🤖 AI Summary
This paper addresses the challenge of insufficient policy robustness in Ad Hoc Teamwork (AHT) arising from unknown teammate distributions. To tackle this, we propose a minimax Bayesian framework: prior to deployment, it jointly optimizes both the agent’s policy and the Bayesian inference process against the worst-case teammate prior—i.e., an adversarial distribution—thereby eliminating reliance on fixed teammate models. Our key contribution is the first integration of minimax optimization with Bayesian policy inference, yielding provably strong robustness guarantees under teammate uncertainty.

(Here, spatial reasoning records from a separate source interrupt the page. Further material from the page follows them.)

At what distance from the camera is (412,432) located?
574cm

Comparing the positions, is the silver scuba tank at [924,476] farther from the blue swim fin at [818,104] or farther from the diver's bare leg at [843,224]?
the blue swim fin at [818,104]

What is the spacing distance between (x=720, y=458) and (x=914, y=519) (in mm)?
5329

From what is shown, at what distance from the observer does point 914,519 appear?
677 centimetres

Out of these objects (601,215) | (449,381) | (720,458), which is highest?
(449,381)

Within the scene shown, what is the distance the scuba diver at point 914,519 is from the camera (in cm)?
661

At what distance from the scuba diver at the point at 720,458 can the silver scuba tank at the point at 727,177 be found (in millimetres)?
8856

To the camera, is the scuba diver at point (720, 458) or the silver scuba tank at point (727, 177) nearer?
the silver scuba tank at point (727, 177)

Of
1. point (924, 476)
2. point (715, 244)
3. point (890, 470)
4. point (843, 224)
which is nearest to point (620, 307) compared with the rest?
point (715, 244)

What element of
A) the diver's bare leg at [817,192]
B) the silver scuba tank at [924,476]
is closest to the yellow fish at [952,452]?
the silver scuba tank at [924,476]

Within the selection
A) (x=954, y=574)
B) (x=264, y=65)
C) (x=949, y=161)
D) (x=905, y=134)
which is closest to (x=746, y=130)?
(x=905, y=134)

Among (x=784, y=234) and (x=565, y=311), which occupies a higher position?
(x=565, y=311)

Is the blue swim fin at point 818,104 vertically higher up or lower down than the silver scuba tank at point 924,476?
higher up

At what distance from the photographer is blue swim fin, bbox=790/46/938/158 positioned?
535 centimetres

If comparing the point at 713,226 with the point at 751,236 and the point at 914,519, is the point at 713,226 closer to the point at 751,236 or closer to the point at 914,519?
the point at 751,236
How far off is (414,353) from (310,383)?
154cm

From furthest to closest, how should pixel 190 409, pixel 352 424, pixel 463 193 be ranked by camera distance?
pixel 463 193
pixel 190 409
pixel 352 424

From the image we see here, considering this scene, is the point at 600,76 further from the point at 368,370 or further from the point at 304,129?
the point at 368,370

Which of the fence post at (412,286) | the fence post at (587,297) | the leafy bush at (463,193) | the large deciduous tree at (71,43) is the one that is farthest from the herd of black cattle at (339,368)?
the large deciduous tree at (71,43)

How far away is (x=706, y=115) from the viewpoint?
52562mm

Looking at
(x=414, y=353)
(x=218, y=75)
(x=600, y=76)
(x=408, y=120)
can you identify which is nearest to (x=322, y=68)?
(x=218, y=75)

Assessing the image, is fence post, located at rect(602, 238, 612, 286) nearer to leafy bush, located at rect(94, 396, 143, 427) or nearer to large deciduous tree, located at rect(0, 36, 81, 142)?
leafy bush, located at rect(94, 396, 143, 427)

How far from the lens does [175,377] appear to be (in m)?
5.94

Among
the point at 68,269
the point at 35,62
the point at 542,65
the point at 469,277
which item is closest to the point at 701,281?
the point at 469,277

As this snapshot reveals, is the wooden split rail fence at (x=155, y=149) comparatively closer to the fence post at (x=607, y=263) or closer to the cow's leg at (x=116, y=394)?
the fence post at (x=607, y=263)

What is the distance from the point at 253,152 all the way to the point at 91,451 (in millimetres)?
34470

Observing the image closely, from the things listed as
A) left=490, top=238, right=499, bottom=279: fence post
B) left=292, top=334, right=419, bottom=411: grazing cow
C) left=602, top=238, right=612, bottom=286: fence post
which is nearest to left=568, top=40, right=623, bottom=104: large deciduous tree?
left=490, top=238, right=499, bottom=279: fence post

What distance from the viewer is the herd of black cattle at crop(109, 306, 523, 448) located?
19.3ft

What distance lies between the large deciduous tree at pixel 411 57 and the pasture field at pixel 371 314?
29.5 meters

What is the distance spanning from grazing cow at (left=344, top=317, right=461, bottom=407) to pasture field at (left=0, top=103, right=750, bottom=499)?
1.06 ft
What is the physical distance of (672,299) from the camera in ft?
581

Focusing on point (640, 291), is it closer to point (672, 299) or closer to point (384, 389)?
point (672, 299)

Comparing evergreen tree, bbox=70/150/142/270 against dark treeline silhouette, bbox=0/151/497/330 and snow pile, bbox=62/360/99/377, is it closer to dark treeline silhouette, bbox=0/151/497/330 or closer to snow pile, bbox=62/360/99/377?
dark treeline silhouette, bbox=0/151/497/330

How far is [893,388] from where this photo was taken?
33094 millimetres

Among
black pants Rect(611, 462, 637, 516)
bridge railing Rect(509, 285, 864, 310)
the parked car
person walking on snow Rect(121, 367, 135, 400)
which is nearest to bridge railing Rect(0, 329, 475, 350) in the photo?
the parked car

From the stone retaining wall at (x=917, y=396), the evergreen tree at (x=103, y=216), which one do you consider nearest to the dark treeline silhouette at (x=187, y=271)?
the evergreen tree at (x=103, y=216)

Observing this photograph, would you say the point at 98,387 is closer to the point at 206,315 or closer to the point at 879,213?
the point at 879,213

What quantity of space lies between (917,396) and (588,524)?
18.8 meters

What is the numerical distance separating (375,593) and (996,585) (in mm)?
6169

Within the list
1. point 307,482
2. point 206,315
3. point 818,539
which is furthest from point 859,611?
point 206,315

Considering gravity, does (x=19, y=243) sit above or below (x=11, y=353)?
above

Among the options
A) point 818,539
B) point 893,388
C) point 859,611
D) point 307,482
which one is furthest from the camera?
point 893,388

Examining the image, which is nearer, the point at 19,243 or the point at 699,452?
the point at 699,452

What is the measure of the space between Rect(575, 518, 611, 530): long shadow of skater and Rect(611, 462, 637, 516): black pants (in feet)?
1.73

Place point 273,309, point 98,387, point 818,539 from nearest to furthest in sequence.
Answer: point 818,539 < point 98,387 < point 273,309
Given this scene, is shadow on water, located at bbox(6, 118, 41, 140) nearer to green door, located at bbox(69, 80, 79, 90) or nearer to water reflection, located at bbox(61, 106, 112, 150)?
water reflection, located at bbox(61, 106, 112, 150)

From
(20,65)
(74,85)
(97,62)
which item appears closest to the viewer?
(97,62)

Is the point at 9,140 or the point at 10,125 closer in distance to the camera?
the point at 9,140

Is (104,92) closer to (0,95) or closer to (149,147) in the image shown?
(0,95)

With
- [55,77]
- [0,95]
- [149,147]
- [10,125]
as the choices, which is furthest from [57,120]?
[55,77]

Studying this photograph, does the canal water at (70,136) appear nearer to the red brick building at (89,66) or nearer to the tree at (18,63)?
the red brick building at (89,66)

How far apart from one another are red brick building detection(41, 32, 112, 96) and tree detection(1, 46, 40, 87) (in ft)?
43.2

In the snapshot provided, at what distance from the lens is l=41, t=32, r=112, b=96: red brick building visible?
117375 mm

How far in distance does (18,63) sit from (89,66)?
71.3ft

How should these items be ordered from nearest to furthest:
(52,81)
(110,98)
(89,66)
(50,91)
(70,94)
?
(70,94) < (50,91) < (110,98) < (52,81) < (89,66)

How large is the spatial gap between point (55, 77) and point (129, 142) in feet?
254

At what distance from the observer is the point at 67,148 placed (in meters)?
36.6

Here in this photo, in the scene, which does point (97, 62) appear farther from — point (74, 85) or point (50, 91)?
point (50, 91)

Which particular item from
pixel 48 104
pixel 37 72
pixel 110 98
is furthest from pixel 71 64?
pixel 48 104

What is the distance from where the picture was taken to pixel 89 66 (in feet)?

Experiments on the Melting Pot cooking benchmark demonstrate that our method significantly outperforms self-play, fictitious play, and best-response learning, achieving superior worst-case performance and enhanced generalization across diverse unseen teammates.
📝 Abstract
We propose a minimax-Bayes approach to Ad Hoc Teamwork (AHT) that optimizes policies against an adversarial prior over partners, explicitly accounting for uncertainty about partners at time of deployment. Unlike existing methods that assume a specific distribution over partners, our approach improves worst-case performance guarantees. Extensive experiments, including evaluations on coordinated cooking tasks from the Melting Pot suite, show our method's superior robustness compared to self-play, fictitious play, and best response learning. Our work highlights the importance of selecting an appropriate training distribution over teammates to achieve robustness in AHT.